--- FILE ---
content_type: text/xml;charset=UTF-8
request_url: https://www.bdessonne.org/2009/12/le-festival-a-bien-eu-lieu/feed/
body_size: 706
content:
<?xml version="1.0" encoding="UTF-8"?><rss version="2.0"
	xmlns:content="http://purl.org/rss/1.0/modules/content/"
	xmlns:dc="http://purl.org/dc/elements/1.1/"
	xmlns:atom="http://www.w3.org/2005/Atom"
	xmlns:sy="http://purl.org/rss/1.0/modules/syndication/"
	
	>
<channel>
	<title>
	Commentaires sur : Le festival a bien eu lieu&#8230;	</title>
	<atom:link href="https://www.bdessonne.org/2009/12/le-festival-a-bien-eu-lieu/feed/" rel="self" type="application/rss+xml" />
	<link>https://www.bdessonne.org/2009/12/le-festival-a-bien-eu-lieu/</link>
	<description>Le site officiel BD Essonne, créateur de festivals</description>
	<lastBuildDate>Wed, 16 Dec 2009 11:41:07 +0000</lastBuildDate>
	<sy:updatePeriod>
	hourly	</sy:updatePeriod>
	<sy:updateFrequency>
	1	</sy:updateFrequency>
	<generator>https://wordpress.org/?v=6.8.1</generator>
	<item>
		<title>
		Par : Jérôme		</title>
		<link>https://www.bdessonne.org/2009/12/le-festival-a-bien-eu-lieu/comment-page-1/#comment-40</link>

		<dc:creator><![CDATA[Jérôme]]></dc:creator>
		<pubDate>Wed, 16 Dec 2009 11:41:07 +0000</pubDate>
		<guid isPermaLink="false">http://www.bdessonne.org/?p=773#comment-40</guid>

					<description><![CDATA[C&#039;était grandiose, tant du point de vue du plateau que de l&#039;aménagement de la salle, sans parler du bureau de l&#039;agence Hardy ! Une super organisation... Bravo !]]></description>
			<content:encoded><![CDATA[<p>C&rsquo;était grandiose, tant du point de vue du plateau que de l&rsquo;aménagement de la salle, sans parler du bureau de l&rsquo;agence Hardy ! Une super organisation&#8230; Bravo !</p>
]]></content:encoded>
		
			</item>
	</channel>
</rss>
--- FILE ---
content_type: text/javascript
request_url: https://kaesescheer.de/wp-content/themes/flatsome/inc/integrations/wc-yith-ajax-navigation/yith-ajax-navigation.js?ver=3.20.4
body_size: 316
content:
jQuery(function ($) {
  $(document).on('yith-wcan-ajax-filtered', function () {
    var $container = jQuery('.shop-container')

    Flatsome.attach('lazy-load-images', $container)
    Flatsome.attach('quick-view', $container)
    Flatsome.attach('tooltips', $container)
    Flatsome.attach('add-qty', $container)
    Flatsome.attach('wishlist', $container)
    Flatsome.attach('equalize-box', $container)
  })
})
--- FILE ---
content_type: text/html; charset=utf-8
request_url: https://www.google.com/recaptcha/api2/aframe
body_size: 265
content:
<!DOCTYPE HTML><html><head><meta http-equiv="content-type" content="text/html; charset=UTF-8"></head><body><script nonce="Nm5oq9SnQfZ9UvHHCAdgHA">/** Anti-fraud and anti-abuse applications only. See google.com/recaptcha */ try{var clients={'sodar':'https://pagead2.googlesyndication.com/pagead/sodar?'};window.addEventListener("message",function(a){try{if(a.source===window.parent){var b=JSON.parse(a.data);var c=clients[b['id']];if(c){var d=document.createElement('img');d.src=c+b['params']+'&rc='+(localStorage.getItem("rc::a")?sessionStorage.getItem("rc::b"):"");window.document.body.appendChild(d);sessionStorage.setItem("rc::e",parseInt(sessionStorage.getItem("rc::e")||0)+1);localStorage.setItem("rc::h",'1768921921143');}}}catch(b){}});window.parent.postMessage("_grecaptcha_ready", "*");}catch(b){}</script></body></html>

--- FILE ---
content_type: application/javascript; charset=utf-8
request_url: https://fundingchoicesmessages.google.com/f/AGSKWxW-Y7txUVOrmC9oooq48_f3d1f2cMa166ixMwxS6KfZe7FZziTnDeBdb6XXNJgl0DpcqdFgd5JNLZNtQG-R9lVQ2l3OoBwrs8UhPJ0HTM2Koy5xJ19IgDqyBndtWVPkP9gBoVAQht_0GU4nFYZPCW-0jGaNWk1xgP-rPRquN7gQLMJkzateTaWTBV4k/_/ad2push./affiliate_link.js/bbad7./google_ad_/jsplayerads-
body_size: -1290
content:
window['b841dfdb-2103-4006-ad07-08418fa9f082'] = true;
-*-*-
TASK TO COMPLETE: Nothing but a number is wanted: how many lines in the records above include "sans".

RESPONSE AREA: 2